Find the functions satisfying $ \frac { f ( a b ) } { a b } = \frac { f ( a + b ) } { a + b } \cdot \frac { f ( a - b ) } { a - b } $ 
Find all the functions $ f : \mathbb R \to\mathbb R $ such that
$$ \frac { f ( a b ) } { a b } = \frac { f ( a + b ) } { a + b } \cdot \frac { f ( a - b ) } { a - b } \text . $$

I think $ f ( x ) = x $, but I don't know how to get it.

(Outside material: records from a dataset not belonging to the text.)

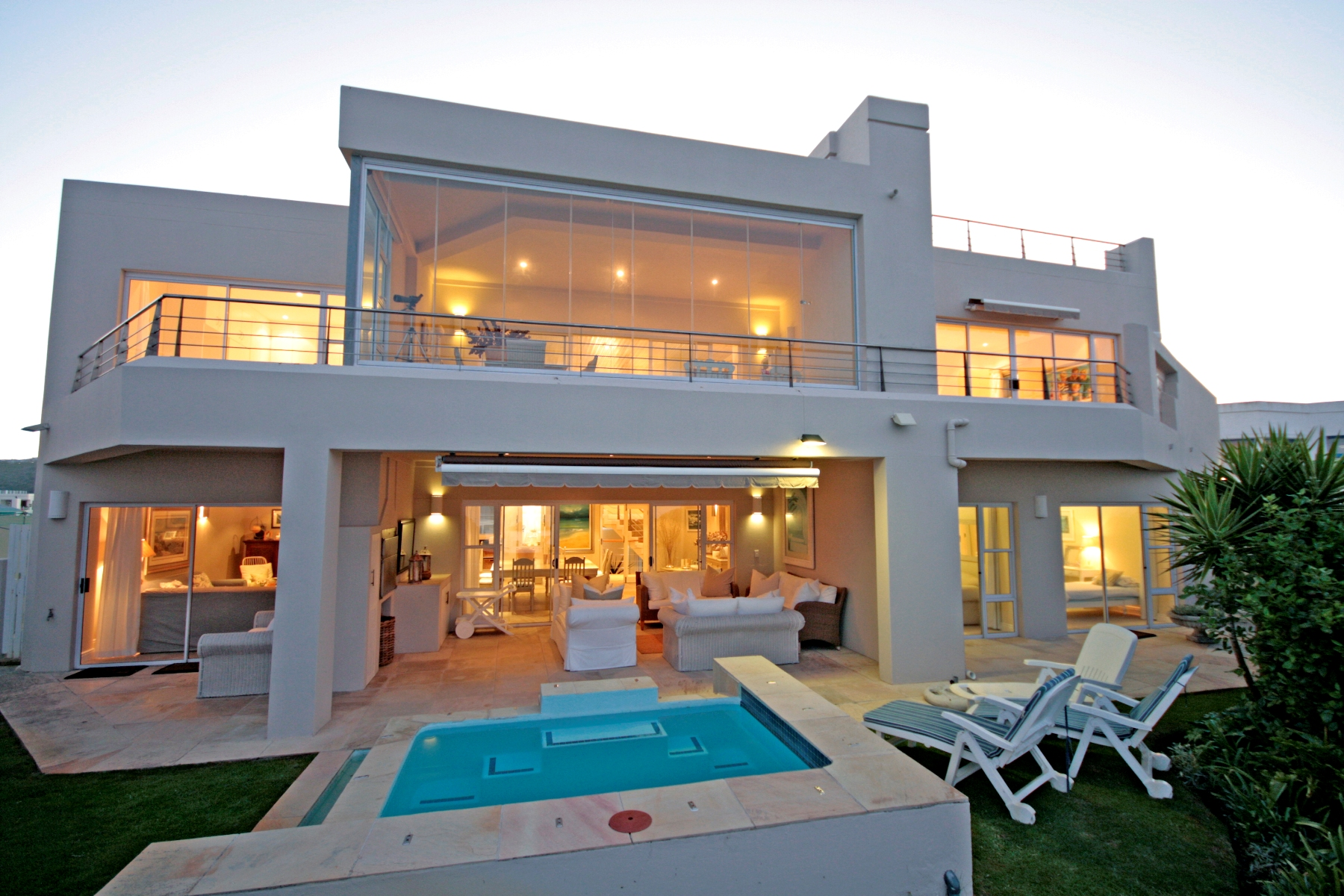 Maison unifamiliale pour l Vente à Solar Beach Beauty Plettenberg Bay, Cap-Occidental, 6600 Afrique Du Sud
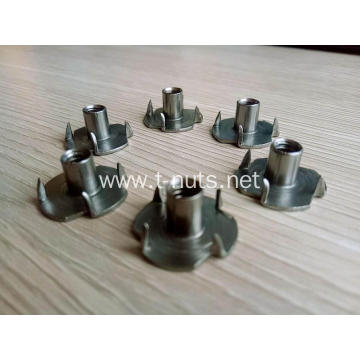 No.10-24 UNC Plain Full thread Four prongs t-nuts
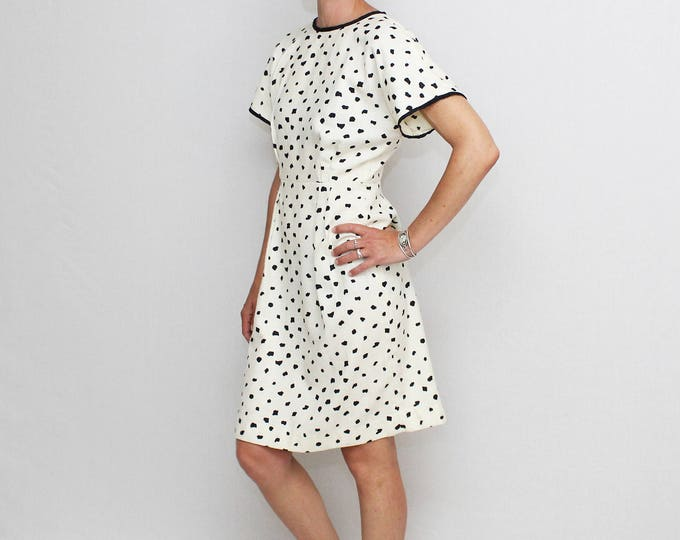 Vintage 1960s Black and White Dot Linen Dress - Size Small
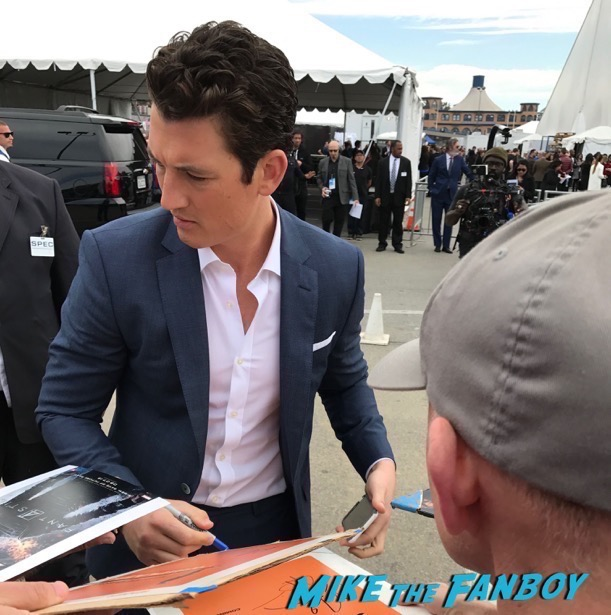 Miles Teller  signing autographs Spirit Awards Signing Autographs 2017 ruth nega orlando bloom 22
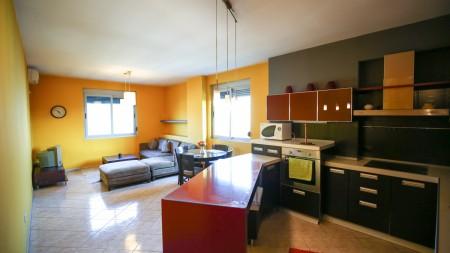 Apartament 2+1 - Shitje Rruga Reshit Petrela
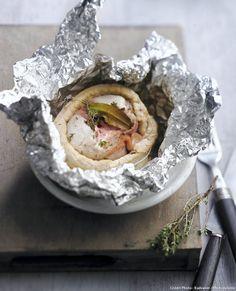 Lapin en papillote - Et en accompagnement, une purée arrosée avec le jus des paupiettes ou des frites de légumes : céleri ou patates douces, à faire revenir à la poêle dans un peu d'huile de pépins de raisin.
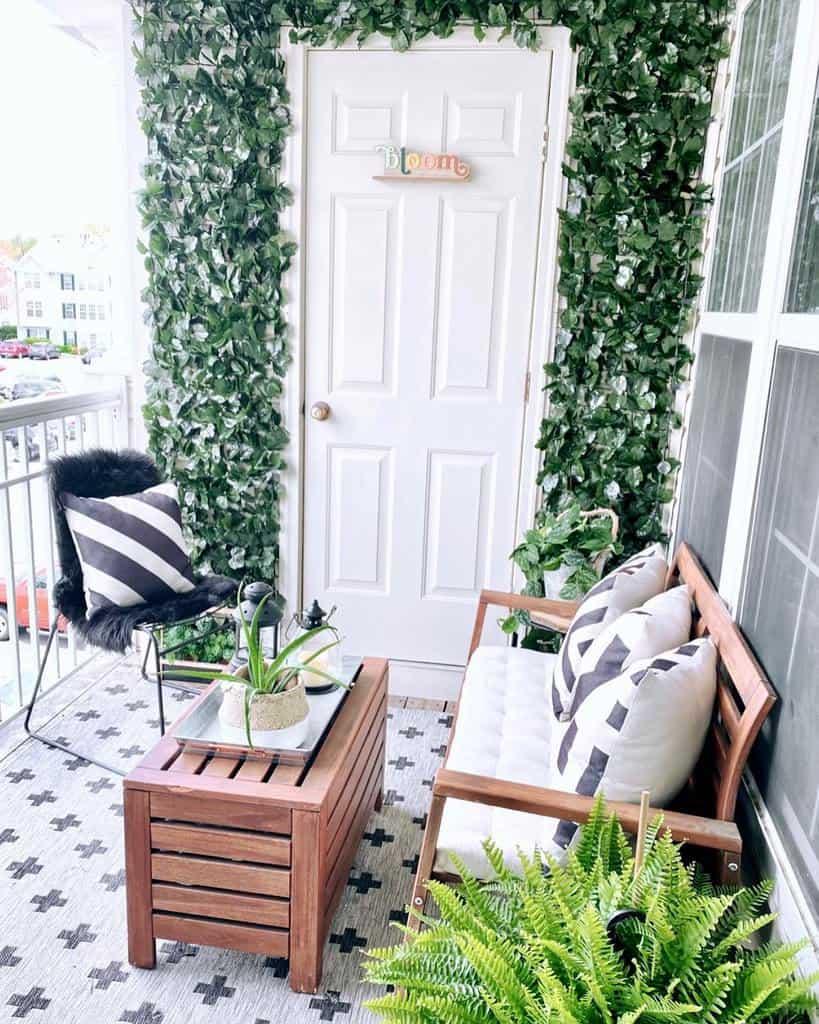 Small Deck Decorating Ideas -theprettybyrdhouse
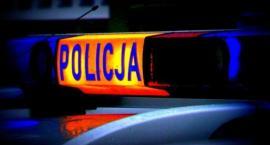Samochodem uderzył w drzewo i pojechał dalej. Namierzyli go policjanci i okazało się, że ma ponad 2.6 promila alkoholu w organizmie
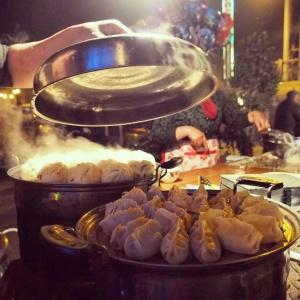 カボチャの蒸し餃子。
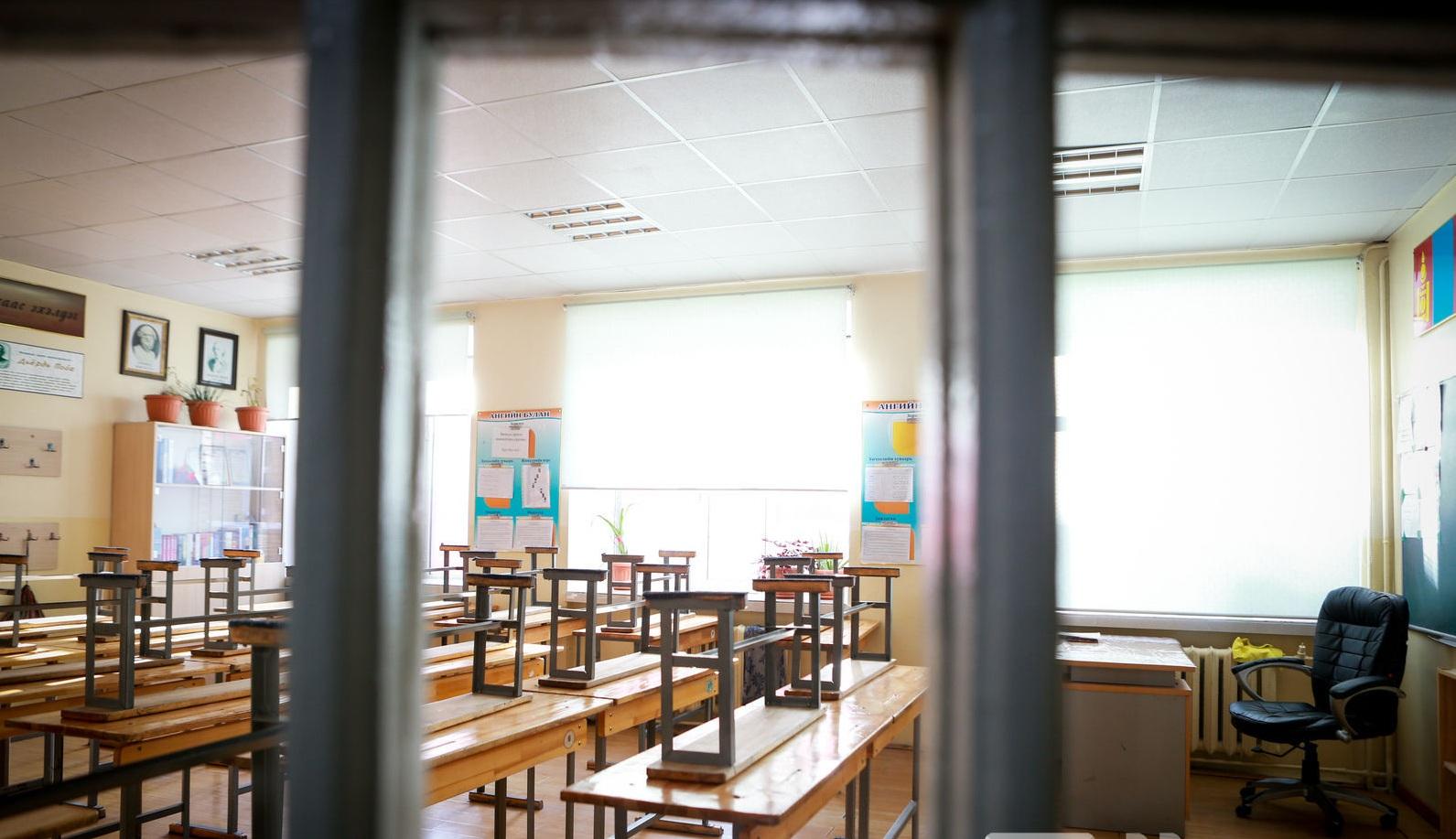 Нийслэлийн ЕБС болон их дээд сургууль, коллежийг танхимаар хичээллүүлэх саналыг дэмжсэнгүй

 A: First of all, note that you have $ f : \mathbb R \to \mathbb R $, and in particular $ 0 $ is in the domain of $ f $. But the functional equation
$$ \frac { f ( x y ) } { x y } = \frac { f ( x + y ) } { x + y } \cdot \frac { f ( x - y ) } { x - y } \tag 0 \label 0 $$
can only hold when $ x , y \ne 0 $ and $ x \ne \pm y $. That means \eqref{0} doesn't tell you anything about $ f ( 0 ) $, and given any solution $ f $ of \eqref{0}, you can change the value of $ f ( 0 ) $, and still get a solution; i.e. any function $ \tilde f : \mathbb R \to \mathbb R $ with $ \tilde f ( x ) = f ( x ) $ for all $ x \ne 0 $ is a solution. Thus the better question is to ask for all $ f : \mathbb R \setminus \{ 0 \} \to \mathbb R $ satisfying \eqref{0} for all $ x , y \in \mathbb R \setminus \{ 0 \} $ with $ x \ne \pm y $. Then, defining $ g : \mathbb R \setminus \{ 0 \} \to \mathbb R $ with $ g ( x ) = \frac { f ( x ) } x $, \eqref{0} gives
$$ g ( x y ) = g ( x + y ) g ( x - y ) \tag 1 \label 1 $$
for all nonzero $ x $ and $ y $ with $ x \ne \pm y $. Conversely, any $ g : \mathbb R \setminus \{ 0 \} \to \mathbb R $ satisfying \eqref{1} gives rise to an $ f : \mathbb R \setminus \{ 0 \} \to \mathbb R $ defined with $ f ( x ) = x g ( x ) $, which satisfies \eqref{0}. So we will try to solve this equivalent problem. It's straightforward to check that the constant functions $ g ( x ) = 0 $ and $ g ( x ) = 1 $ satisfy \eqref{1} (equivalently, the constant zero function and the identity function both satisfy \eqref{0}). We will show that these are the only solutions.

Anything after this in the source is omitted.